Tapi, dia hanya balas pakai nada bengeknya dulu alias ngos-ngosan. Lagipula tumben ini anak lesu dan pucat banget, dobel khawatir aku.

"Gu ... e .... gak ... ke ... si ... angan ... hah ... hah ... tap ... pi ... abang ... gue ... yang ... la ... ma ... kea ... siput ... huffft."

"Lu kenapa? Sakit? Ke UKS aja mendingan, gue anterin."

Sekalian lihat dokter UKS pagi-pagi, kan, lumayan dapet dobel lihat cogan gratis :v

Zoe langsung menggeleng saat aku menawarkan ke UKS, tidak bisa diajak berkompromi memang. Sekalian aku mau istirahat dulu di UKS.

Ya sebagai teman aku juga mempentingkan kesehatannya daripada lihat yang lain, tapi lain lagi ceritanya kalau orangnya sudah kepala batu.

Jadi, untuk memastikannya lagi aku bertanya ulang. Siapa tahu telinganya tidak tersumbat seperti tadi.

"Serius, Zoy? Muka lu udah pucet kea pangsit rebus mirip Kak Agus," celetukku. Untung tidak ada orangnya, kalau ada mungkin aku sudah dikeluarkan dari ekskul.

Begini, aku sudah baik, menawarkan pertolongan, bujuk supaya ke UKS saja tapi ditolak mentah-mentah.

"Berisik bat elah, lanjut belajarnya." Zoe mengambil buku matematikanya, sementara aku lanjut hapalan rumus.



Bruk!



Baru aku mau hapalan tiba-tiba orang di samping membuat suara berisik lagi, saat aku menoleh ternyata dia tidur.

Ya sudah, mungkin dia ngantuk berat makanya tidur dulu.

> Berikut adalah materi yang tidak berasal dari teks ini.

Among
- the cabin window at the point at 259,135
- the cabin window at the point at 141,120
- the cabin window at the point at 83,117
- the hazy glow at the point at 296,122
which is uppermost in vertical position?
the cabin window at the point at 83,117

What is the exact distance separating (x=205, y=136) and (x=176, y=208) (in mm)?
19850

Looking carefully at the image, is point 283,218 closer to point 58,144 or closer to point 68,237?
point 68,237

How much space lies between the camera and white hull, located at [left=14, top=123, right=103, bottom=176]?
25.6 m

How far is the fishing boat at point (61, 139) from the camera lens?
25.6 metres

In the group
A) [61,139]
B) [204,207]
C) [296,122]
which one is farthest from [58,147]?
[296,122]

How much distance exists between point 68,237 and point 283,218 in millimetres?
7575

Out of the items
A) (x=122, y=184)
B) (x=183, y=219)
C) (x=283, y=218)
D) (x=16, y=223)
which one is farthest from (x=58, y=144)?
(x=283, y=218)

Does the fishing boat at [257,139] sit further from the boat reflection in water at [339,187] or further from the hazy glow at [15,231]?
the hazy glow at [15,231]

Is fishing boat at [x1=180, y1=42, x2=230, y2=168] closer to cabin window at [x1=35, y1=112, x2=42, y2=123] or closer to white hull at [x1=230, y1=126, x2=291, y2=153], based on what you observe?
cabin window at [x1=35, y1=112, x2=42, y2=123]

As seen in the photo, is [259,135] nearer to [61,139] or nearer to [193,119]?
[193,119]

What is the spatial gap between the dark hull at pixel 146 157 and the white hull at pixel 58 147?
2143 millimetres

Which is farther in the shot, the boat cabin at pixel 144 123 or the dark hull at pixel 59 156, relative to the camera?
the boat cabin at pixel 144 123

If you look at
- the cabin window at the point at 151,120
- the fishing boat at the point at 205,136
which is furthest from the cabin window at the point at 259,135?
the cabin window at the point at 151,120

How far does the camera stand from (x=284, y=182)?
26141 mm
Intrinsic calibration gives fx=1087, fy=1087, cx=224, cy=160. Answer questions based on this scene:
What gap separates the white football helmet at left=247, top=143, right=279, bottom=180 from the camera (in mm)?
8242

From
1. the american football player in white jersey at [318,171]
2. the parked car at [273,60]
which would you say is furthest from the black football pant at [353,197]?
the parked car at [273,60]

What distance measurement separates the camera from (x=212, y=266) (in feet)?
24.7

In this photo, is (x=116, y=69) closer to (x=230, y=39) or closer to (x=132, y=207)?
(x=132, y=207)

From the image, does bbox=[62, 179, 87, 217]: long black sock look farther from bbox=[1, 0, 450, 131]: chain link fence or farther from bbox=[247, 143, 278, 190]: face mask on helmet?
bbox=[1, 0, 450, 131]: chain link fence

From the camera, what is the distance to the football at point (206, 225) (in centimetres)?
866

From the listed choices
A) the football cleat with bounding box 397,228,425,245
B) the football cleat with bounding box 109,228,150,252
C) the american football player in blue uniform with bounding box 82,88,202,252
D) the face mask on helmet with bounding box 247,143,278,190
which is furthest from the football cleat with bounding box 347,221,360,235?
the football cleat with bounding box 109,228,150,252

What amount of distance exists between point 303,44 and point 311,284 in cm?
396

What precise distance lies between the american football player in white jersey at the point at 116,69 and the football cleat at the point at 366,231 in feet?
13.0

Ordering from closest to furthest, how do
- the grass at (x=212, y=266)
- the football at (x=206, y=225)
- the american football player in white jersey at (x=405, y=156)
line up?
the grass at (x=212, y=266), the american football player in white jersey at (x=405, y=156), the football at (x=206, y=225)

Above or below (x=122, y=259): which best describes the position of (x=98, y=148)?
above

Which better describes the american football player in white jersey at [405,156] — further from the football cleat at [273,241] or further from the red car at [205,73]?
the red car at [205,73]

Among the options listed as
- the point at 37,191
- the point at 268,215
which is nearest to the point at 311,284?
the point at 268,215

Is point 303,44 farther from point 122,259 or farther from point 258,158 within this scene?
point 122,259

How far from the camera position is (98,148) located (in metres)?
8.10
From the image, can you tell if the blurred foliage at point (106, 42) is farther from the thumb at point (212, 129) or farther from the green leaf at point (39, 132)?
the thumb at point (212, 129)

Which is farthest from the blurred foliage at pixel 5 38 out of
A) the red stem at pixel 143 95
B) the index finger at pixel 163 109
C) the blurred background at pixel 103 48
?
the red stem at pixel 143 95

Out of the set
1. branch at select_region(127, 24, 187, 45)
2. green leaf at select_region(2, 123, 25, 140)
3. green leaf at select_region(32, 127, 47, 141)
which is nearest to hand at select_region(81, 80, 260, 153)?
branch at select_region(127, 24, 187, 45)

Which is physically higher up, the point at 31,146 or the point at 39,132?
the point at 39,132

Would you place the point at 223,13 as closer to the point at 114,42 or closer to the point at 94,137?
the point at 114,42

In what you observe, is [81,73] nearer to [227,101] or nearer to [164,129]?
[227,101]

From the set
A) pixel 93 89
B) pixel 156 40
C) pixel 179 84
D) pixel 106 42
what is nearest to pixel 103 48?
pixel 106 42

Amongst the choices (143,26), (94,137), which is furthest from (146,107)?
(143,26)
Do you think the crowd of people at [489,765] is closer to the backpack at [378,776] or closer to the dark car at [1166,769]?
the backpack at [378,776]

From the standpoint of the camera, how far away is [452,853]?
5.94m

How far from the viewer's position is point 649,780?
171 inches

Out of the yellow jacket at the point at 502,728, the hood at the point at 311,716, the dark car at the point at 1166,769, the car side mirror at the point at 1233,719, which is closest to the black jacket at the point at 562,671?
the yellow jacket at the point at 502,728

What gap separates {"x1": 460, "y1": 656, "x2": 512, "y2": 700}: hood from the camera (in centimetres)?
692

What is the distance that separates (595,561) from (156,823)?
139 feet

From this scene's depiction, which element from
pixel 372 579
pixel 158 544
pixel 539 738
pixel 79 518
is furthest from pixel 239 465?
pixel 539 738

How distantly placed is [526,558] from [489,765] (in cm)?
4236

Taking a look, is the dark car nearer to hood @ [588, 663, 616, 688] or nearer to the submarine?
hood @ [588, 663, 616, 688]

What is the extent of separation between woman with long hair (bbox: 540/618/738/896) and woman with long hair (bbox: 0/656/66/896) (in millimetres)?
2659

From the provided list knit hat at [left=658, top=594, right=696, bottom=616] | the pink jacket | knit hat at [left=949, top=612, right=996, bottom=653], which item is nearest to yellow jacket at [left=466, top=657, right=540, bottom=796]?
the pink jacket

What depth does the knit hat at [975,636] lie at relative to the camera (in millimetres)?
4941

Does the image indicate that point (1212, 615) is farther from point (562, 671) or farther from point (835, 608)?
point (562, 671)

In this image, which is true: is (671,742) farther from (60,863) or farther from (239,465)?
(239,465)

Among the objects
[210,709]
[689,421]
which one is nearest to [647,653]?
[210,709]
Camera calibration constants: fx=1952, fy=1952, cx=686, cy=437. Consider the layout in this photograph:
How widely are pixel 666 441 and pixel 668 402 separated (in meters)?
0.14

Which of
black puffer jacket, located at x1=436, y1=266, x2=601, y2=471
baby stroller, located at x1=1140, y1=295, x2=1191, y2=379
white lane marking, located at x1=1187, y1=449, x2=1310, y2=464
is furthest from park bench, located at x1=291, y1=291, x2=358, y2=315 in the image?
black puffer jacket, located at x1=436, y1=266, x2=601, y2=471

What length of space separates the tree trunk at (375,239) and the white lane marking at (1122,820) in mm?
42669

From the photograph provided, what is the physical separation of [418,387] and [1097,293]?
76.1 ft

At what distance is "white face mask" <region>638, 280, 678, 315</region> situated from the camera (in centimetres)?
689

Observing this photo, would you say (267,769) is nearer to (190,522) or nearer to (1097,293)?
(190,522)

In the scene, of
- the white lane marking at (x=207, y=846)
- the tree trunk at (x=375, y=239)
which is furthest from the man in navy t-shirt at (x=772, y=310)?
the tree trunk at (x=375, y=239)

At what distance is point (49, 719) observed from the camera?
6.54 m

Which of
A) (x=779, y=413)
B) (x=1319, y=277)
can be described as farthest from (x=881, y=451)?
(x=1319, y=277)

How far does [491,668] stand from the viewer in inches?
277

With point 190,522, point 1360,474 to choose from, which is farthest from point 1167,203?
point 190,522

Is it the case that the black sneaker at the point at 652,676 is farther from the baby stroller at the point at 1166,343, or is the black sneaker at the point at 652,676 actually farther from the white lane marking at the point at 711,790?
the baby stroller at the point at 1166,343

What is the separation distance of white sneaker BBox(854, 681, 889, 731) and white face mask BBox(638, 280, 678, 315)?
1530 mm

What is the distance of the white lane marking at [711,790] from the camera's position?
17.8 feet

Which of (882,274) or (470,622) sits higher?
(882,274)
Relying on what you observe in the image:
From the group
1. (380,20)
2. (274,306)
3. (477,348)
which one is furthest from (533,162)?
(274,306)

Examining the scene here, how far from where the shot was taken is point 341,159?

Lagipula tidurnya di lantai pulas banget.

Ti-dur di-lan-tai?

"Zoe, lu pingsan? Pingsan gak ngomong dulu."

Dengan cepat aku mengangkat Zoe, tapi tidak bisa karena aku perempuan tidak akan kuat. Kemudian aku meminta tolong Edward, tapi tidak direspon dan sampai lelaki lewat koridor kelas aku mintai tolong.

"Woi, tolongin gue dong! Temen gue pingsan di kelas harus dibawa ke UKS."

Akhirnya lelaki itu mau dan gotong Zoe yang sedang tidur ke UKS, aku dan Jane ikut juga. Kemudian bel kita meninggalkan Zoe di UKS untuk ulangan.